Hedge fund NewSmith pays members 29 million pounds

LONDON (Reuters) - London-based hedge fund firm NewSmith paid its senior staff 29.4 million pounds last year despite some of its investments running into trouble during a volatile year for markets.

NewSmith, one of the hedge fund firms to appear before a parliamentary committee investigating the UK banking crisis in January, wrote down the value of its listed and private equity investments, particularly in Asia, by 7 million pounds, recently released accounts for the year to the end of November 2008 showed.

This included a 3.3 million pound writedown on its holding in FibreChem Technologies FIBR.SI, whose shares were suspended from trading over alleged accounting irregularities

The firm also saw profits on sales from its investment portfolio fall to just 100,000 pounds from 7.4 million pounds the previous year.

The firm’s payouts, which were down from 37.3 million pounds, went to members of the partnership of NewSmith Capital Partners LLP, and to members of its subsidiaries.

Income from NewSmith’s hedge funds, 81 percent of which made money in 2008 after taking a cautious approach and betting on falling prices, rose slightly, while the funds saw no net redemptions from clients.

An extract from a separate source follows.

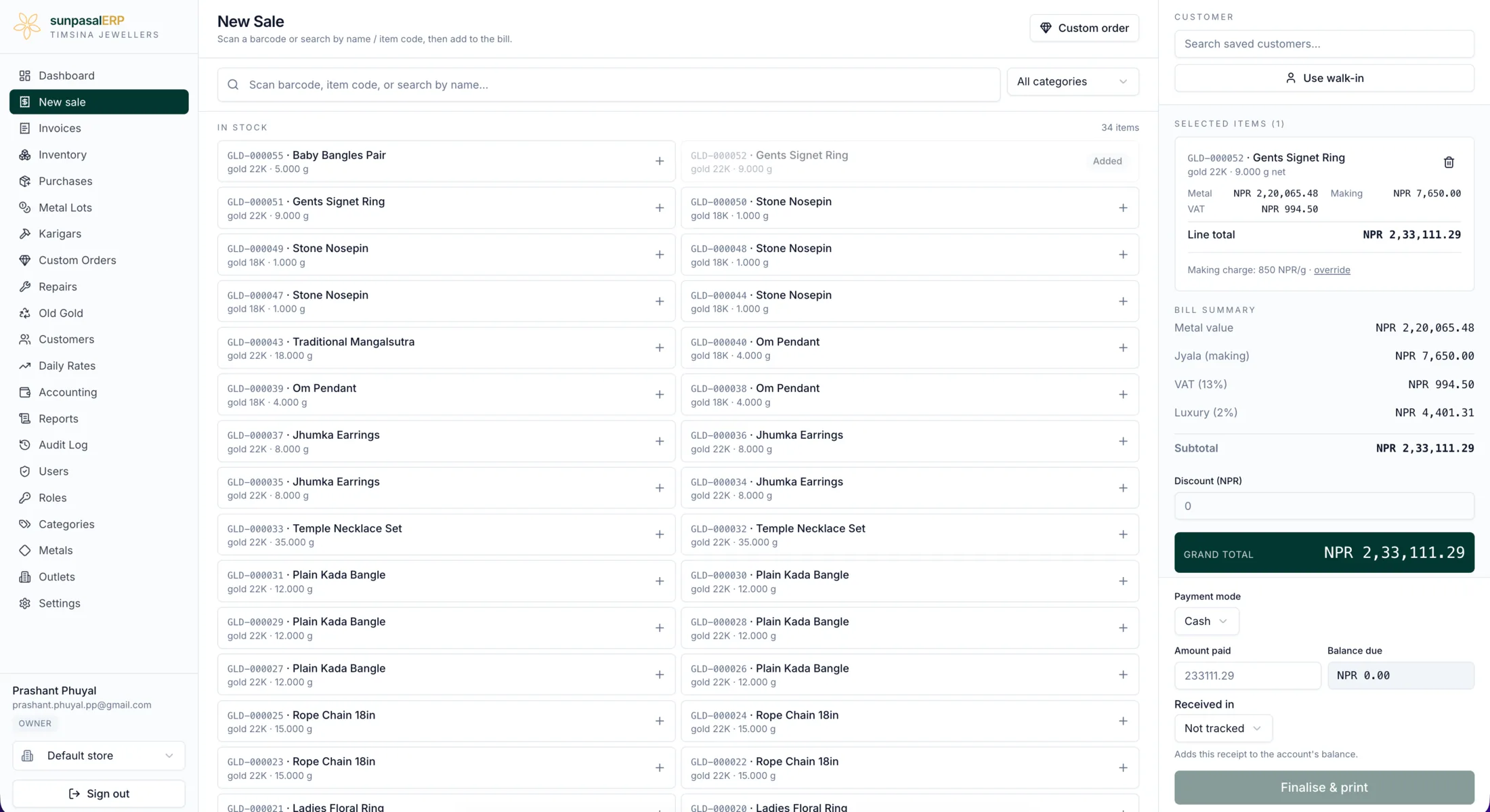 SunpasalERP point-of-sale: in-stock items on the left, live bill summary on the right with metal value, jyala, VAT 13% and luxury 2% and the grand total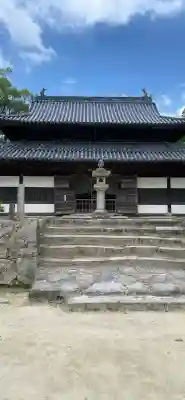 観世音寺(福岡県)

“I felt the asset management business, given what happened to the world last year, held up well,” founding partner Michael Marks told Reuters on Wednesday.

NewSmith’s experience is in stark contrast to many firms in of the $1.4 trillion hedge fund industry, which had its toughest year on record in 2008, with performance losses of about 19 percent and widespread client demands to withdraw cash.

The group’s profits were also lower after NewSmith sold its debt advisory unit to Unicredit Group.

Hedge fund firms are usually very secretive about their profits and details of payouts to executives are notoriously hard to track.

The FTSE 100 .FTSE has rebounded by approximately a half from its March lows, but Marks said the firm is now taking a more cautious approach.

“I think markets probably need a bit of a breather,” he said. “We’re probably less bullish than most.”